» Challenge
Convert the lines of the listing into a Markdown table with the columns "Row" and "Line", beginning at the line that contains "How far does" and continuing through the end of the listing, and omit any blank lines.

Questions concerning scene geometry
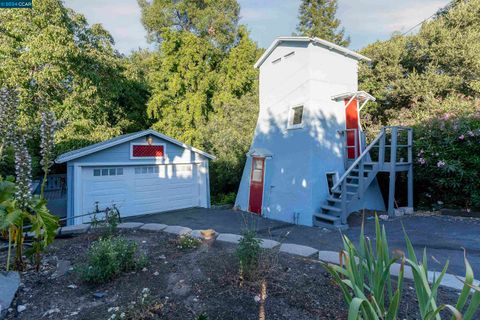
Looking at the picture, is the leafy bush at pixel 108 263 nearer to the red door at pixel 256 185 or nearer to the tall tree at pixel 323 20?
the red door at pixel 256 185

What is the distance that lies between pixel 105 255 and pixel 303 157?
589 cm

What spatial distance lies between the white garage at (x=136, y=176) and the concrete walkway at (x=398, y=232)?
3.02ft

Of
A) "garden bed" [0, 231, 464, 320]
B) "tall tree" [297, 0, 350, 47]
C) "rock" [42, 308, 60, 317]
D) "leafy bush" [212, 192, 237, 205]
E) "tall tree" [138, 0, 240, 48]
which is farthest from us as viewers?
"tall tree" [297, 0, 350, 47]

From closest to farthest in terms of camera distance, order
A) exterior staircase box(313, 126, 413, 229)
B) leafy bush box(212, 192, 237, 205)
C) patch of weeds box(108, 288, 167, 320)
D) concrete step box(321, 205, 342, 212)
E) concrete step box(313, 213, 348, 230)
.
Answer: patch of weeds box(108, 288, 167, 320)
concrete step box(313, 213, 348, 230)
exterior staircase box(313, 126, 413, 229)
concrete step box(321, 205, 342, 212)
leafy bush box(212, 192, 237, 205)

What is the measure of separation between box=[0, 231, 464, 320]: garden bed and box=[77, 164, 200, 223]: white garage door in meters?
4.88

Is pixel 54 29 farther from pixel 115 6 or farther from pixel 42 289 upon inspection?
pixel 42 289

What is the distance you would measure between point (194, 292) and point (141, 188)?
7.12 m

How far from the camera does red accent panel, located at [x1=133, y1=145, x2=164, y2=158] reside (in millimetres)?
9492

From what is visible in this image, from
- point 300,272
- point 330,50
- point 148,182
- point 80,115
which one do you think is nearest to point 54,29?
point 80,115

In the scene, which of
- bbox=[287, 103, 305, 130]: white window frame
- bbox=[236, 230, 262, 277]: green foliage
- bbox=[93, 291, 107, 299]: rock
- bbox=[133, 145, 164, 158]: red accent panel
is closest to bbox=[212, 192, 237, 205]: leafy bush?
bbox=[133, 145, 164, 158]: red accent panel

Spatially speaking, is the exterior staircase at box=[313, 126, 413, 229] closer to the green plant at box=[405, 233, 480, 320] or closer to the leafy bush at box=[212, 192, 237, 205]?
the leafy bush at box=[212, 192, 237, 205]

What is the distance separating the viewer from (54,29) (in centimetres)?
1167

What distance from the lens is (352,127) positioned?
8.77 meters

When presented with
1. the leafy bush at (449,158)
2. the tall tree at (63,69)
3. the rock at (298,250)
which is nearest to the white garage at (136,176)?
the tall tree at (63,69)
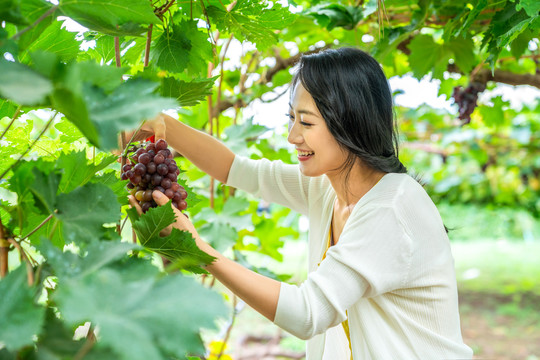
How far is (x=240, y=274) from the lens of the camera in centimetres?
89

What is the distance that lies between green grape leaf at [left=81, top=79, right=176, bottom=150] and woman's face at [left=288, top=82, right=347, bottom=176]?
645 mm

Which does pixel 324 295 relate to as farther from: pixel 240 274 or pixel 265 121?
pixel 265 121

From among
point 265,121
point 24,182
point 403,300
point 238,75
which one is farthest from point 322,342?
point 238,75

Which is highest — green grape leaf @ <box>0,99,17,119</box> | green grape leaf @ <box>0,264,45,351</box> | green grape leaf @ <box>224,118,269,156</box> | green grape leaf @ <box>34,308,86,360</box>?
green grape leaf @ <box>0,99,17,119</box>

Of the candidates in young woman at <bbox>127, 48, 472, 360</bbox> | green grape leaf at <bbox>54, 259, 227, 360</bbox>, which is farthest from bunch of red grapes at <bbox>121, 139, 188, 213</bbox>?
green grape leaf at <bbox>54, 259, 227, 360</bbox>

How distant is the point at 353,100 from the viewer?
3.65ft

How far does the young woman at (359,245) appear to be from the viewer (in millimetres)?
947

» Full output
| Row | Line |
|---|---|
| 1 | How far does the young woman at (359,245) appear to be from the viewer (in millimetres)? |
| 2 | 947 |